● **Exercise**
Pick up the Pat Politoni article after its final sentence and continue it.
-- begin Source extract --
Personal information
- Full name: Patrick Politoni
- Born: 17 March 1991 (age 34) Leichhardt, New South Wales, Australia
- Height: 175 cm (5 ft 9 in)
- Weight: 89 kg (14 st 0 lb)

Playing information
- Position: Hooker
Club
| Years | Team | Pld | T | G | FG | P |
| 2012 | Wests Tigers | 1 | 0 | 0 | 0 | 0 |
| 2014–15 | Cronulla-Sutherland | 11 | 1 | 0 | 0 | 4 |
| 2017 | Gold Coast Titans | 4 | 2 | 0 | 0 | 8 |
|  | Total | 16 | 3 | 0 | 0 | 12 |
Representative
| Years | Team | Pld | T | G | FG | P |
| 2013–15 | Tonga | 4 | 0 | 0 | 0 | 0 |
| 2018 | Queensland Residents | 1 | 0 | 0 | 0 | 0 |
- Source: As of 8 January 2024

= Pat Politoni =

Tonga international rugby league footballer

Patrick Politoni (born 17 March 1991) is a Tonga international rugby league footballer who plays as a for the Burleigh Bears in the Queensland Cup. He previously played for the Wests Tigers, Cronulla-Sutherland Sharks and the Gold Coast Titans in the NRL.

==Background==
He was born in Leichhardt, New South Wales, Australia. Politoni is of Tongan descent.

==Playing career==
He played his junior football for the Leichhardt Juniors, before being signed by the Wests Tigers. He played for the Tigers' Toyota Cup team from 2009 to 2011, playing over 30 games before moving on to the Tigers' NSW Cup reserve-grade side in 2012.

In round 11 of the 2012 NRL season, Politoni made his NRL debut for the Tigers against the New Zealand Warriors.

Politoni was considered to be a similar player in style to Wests Tigers first choice hooker Robbie Farah. "I always make sure I watch game highlights of Robbie Farah to see what he does."

Making just one appearance in first grade for 2012, Politoni finished the season playing for feeder team Balmain Ryde Eastwood Tigers in the NSW Cup grand final.
-- end Source extract --
-- begin Given data --
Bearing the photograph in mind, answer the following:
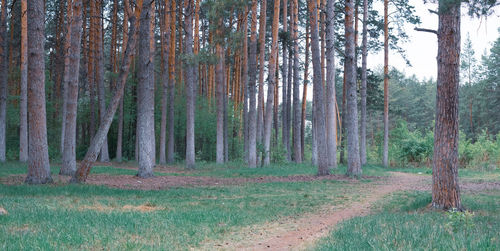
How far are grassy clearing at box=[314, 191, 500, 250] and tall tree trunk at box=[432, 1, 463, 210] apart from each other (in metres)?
0.63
-- end Given data --
● **Task result**
In 2013, Politoni joined the Cronulla-Sutherland Sharks, however he did not commence the season in the first-grade training squad, and made no appearances in first-grade. On 20 April, he played for Tonga in their Pacific Rugby League International clash with fierce Pacific rivals Samoa. Later in the year, Politoni played for Tonga in their 2013 Rugby League World Cup campaign. He made just one appearance, and that was against Pacific rivals the Cook Islands in their inter-group match, which Tonga won by a narrow six-point margin.

In round 17 of the 2014 NRL season, Politoni made his debut for Cronulla-Sutherland Sharks against the Sydney Roosters.
Politoni made ten appearances for Cronulla in the 2014 NRL season as the club finished last on the table.

On 2 May 2015, Politoni played for Tonga in their Polynesian Cup clash with Pacific rivals Samoa. In October that year, Politoni played for Tonga in their Asia-Pacific Qualifier match against the Cook Islands for the 2017 Rugby League World Cup.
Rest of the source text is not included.